### Actions to take
**a.** In the homemade wine text, what sugar level should the grapes have before fermentation?
**b.** Reproduce the homemade wine text from "So you are looking" to "a particular dish.", switching "homemade wine" to "homemade cider".
**c.** Continue the homemade wine text from its last sentence.

┌─ Text under study

A Homemade Wine Recipe For You

So you are looking for a homemade wine recipe to have an idea of what you are getting into. You don't need a recipe to make homemade wine, not in the same way that you do when cooking a particular dish.

While cooking ingredient and techniques vary widely, this is not the case with home made wine. The techniques do not vary so much, and neither do the ingredients.

Sure, making red wine will vary a bit from making white wine; and making wine with pinot noir grapes will give you a different flavor from wine using zinfandel grapes. But these wine "ingredients" call for similar techniques. The recipes do not vary as much as when you are cooking, for example, chicken enchiladas and roasted turkey.

Here is a recipe for wine made with zinfandel grapes. Enjoy!

Zinfandel Wine Recipe

60 lbs Fresh Zinfandel Grapes

5 grams Wine Yeasts

10 grams Yeast Food

100 grams Potassium Metabisulfate

1.5 grams MalolacticBacteria

10 grams Oak Powder

200 grams Citric Acid

Crush and destem grapes. Add 0.44 grams of potassium metabisulfate to the crush and stir. Measure sugar . The sugar levels before fermentation should be around 25 Brix. Cover container and let stand overnight.

└─
┌─ Collected data

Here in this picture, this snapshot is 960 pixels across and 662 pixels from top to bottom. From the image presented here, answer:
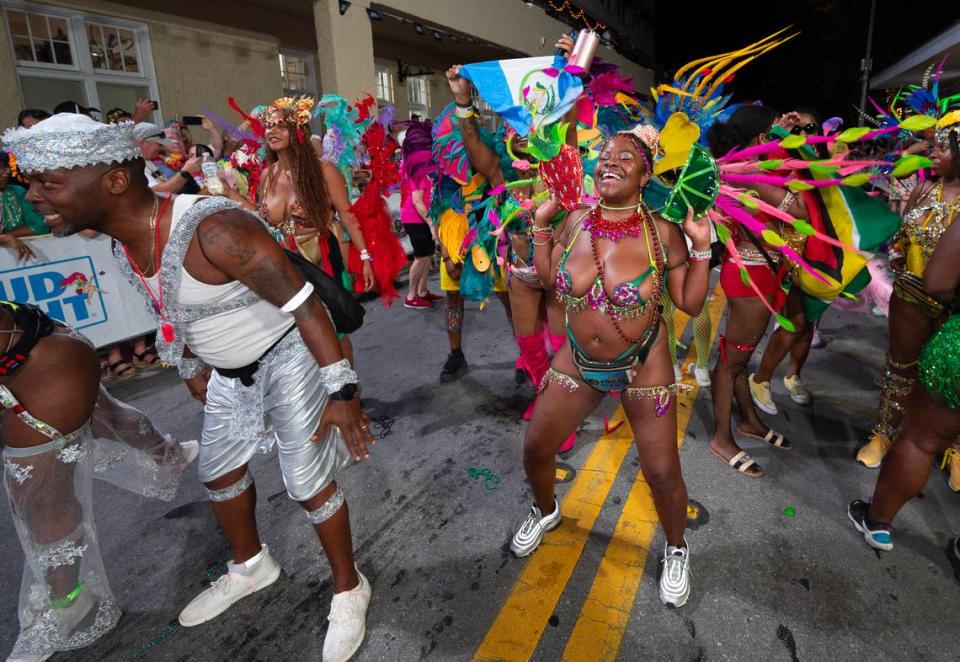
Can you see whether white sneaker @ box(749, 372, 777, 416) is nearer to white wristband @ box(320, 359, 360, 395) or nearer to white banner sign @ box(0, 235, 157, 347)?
white wristband @ box(320, 359, 360, 395)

└─

### Task-by-task answers
**a.** Around 25 Brix.

**b.**
So you are looking for a homemade cider recipe to have an idea of what you are getting into. You don't need a recipe to make homemade cider, not in the same way that you do when cooking a particular dish.

**c.**
Next day dissolve a packet of wine yeast in warm water. Water should be between 94ºF and 105ºF. Stir into the crush along with about 5 grams of yeast food and oak powder.

Check for signs of fermentation such as foam or gurgling noises. Gently punch the the cap of grape skins down into the juice twice a day until fermentation begins to slow down.

Continue to check for sugar levels. When Brix is near zero press the mixture of juice, grape skins, seeds, stems. Fill carboys and add malolactic bacteria, let them stand at room temperature.

After about a month, rack wine onto clean carboys. During racking add 1.5 grams of potassium metabisulfite to clean carboys.

About a month after the first racking, check your wine against a bright light for clarity, color hue, and dissolved gasses. Do a second racking, adding 1 gram of metabisulfite to clean carboys.

Continue to rack wine about a month apart, each time adding metabisulfite to the clean carboy. Do this 3 or 4 more times.

When wine is clear, it is time to bottle it. Allow it to age at least 6 months before drinking. You can use the same elements and techniques, with minor adjustments, even if you are using a different grape.

My advise is for you to buy a couple of good books on making wine at home. They will tell you all you need to know about adjusting components, testing, measuring, and tasting your wine.

Your brew shop will also offer a wealth of information. They will be your source of supplies, equipment, and knowledge.